There is only $3.3 billion in FEMA's Disaster Relief Fund, and while the agency could pull from other sources of funding, any additional large-scale funding would need to be appropriated by Congress.
President Donald Trump told reporters Monday that the government would do whatever was needed to help fund the Harvey response, likely meaning a appropriation from Congress will be necessary.
Increased outlays, however, would draw on the Treasury Department's already low reserve of cash on hand.
"If additional funds are appropriated without raising the debt ceiling first, this risks bringing forward the timing of the debt ceiling deadline, but it is more likely that these issues would be dealt with together," said the Morgan Stanley team.

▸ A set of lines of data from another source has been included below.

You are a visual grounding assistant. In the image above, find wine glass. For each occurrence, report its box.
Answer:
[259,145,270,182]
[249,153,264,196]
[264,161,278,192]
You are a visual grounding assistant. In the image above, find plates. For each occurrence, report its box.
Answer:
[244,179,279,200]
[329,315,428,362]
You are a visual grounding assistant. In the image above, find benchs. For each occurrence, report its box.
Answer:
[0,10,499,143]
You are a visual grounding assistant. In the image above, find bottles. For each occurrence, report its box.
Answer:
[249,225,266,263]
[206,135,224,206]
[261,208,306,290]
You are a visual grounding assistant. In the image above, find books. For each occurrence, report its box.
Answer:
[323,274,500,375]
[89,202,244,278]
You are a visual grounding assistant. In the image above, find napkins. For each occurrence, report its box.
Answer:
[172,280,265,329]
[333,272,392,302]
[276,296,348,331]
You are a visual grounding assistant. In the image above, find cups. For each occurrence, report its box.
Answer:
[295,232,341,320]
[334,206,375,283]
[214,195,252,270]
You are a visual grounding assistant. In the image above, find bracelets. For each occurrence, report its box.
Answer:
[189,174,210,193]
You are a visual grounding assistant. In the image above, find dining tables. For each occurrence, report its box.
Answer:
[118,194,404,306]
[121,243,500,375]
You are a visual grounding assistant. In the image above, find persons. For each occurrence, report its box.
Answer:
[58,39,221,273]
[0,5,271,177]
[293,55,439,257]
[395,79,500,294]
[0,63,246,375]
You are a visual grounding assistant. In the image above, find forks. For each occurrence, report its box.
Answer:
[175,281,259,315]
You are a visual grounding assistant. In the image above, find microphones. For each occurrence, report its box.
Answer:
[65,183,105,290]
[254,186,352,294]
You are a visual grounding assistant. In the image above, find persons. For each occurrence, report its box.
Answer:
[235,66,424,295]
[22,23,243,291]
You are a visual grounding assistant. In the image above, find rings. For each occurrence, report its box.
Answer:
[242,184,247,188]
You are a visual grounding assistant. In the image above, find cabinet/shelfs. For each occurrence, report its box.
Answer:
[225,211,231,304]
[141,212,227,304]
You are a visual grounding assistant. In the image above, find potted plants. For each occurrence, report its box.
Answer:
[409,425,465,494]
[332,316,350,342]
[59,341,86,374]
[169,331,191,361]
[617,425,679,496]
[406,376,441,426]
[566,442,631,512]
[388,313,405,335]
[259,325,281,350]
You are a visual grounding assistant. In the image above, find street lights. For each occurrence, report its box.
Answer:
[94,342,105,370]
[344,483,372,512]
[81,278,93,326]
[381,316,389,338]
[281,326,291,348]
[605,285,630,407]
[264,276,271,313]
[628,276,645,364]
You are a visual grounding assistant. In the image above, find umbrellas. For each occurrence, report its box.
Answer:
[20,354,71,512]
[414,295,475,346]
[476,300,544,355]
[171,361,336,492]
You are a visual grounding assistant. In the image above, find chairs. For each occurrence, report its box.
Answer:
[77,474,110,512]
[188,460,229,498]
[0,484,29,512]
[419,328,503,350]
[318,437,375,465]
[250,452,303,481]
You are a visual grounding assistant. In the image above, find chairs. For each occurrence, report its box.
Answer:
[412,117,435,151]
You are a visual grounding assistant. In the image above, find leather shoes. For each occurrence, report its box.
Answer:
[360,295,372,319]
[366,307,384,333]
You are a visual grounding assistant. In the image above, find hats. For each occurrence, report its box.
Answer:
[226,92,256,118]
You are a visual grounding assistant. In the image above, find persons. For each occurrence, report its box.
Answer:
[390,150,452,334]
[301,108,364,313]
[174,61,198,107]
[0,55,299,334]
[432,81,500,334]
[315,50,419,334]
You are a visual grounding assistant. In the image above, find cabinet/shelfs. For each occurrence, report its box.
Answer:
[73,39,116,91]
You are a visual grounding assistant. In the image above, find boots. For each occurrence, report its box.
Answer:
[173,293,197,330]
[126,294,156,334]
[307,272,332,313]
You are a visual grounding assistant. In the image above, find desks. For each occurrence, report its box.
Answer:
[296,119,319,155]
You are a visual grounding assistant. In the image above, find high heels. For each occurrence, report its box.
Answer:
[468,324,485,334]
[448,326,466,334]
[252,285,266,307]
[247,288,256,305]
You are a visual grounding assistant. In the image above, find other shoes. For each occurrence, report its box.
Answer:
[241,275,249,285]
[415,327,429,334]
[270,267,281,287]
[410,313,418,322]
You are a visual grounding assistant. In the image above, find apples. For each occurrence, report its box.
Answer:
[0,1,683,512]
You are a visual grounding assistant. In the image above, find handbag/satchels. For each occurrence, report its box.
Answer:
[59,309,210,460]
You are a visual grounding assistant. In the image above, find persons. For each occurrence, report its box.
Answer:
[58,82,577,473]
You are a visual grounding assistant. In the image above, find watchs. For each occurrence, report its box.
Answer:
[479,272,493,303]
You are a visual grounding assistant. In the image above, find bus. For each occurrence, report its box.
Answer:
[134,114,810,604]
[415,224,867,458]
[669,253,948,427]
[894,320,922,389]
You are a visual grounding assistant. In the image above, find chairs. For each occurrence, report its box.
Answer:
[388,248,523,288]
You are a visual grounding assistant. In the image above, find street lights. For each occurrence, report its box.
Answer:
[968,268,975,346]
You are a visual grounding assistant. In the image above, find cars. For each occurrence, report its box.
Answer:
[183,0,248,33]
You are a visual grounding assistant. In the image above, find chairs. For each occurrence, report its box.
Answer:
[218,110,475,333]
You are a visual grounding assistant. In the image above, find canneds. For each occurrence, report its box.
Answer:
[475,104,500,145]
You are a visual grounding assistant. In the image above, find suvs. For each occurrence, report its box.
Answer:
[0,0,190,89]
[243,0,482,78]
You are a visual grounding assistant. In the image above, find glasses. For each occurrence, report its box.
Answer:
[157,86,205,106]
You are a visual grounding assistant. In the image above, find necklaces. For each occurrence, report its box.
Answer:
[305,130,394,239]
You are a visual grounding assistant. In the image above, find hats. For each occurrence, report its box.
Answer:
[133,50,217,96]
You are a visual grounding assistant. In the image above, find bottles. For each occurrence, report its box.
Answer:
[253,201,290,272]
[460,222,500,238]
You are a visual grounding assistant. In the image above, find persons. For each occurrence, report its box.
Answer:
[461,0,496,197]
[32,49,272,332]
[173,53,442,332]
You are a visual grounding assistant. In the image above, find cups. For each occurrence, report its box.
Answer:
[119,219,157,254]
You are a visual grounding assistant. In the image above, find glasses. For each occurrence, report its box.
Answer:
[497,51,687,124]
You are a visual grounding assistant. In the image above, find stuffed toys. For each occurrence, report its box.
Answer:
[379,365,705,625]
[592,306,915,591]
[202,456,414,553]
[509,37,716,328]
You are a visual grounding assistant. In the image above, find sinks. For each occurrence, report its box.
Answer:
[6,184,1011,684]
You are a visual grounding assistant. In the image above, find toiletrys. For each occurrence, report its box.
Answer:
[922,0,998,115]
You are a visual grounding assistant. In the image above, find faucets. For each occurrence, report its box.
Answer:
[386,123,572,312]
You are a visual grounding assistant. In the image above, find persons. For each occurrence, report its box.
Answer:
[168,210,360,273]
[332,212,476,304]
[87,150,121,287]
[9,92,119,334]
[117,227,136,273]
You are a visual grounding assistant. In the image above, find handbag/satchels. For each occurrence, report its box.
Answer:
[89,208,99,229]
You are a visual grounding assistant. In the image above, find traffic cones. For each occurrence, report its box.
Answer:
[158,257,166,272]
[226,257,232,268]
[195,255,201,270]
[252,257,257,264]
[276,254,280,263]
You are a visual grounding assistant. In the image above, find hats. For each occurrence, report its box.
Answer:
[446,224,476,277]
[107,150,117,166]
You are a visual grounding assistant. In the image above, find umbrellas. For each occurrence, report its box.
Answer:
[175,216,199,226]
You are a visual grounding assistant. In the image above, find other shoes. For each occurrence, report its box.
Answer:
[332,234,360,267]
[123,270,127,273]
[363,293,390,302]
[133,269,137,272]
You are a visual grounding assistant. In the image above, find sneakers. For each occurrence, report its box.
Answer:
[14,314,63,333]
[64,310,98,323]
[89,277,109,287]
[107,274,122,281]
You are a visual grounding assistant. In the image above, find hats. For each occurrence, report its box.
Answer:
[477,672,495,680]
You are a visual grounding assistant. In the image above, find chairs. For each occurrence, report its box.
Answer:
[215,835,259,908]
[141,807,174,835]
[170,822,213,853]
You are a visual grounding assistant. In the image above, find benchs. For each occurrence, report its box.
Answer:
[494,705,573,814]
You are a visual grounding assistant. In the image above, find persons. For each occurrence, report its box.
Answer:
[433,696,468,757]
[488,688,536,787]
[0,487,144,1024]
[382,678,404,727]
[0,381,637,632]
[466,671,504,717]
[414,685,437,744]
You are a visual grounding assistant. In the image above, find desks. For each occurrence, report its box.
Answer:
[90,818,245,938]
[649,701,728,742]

Moving up that timeline may actually result in a solution to the debt ceiling earlier than anticipated.
Any additional disaster relief could be attached to a debt ceiling increase, making the combined package nearly impossible to vote against, Greg Valliere, chief strategist at Horizon Investments, wrote in a note to clients about the impact of Harvey on the so-called "budget brawl."
"Sources of Capitol Hill report that a massive hurricane relief bill may be attached to the debt ceiling increase, which would make its passage certain - and relatively quick, by Washington standards," Valliere said. "Or it may be attached to an overall budget package, avoiding a shutdown threat. We'd guess the former scenario is most likely; a shutdown threat can be deferred until December, when the budget will be resolved, as usual."
Such a package could also win over more conservative members of the Republican Party who were likely to vote against any debt ceiling increase.
According to Politico, adding the relief package to either the debt ceiling or a continuing resolution is on the table.
Attaching the relief funding to a six-month continuing resolution to keep the government open would, however, introduce another degree of uncertainty, due to Trump's desire to fund a wall along the US-Mexico border in any funding bill.
If Trump were to drop that request, it would likely have broad support, though the details of the package could be a snag.
A final option could be to roll the entirety of the issues together, something for which a handful of GOP members have been pushing.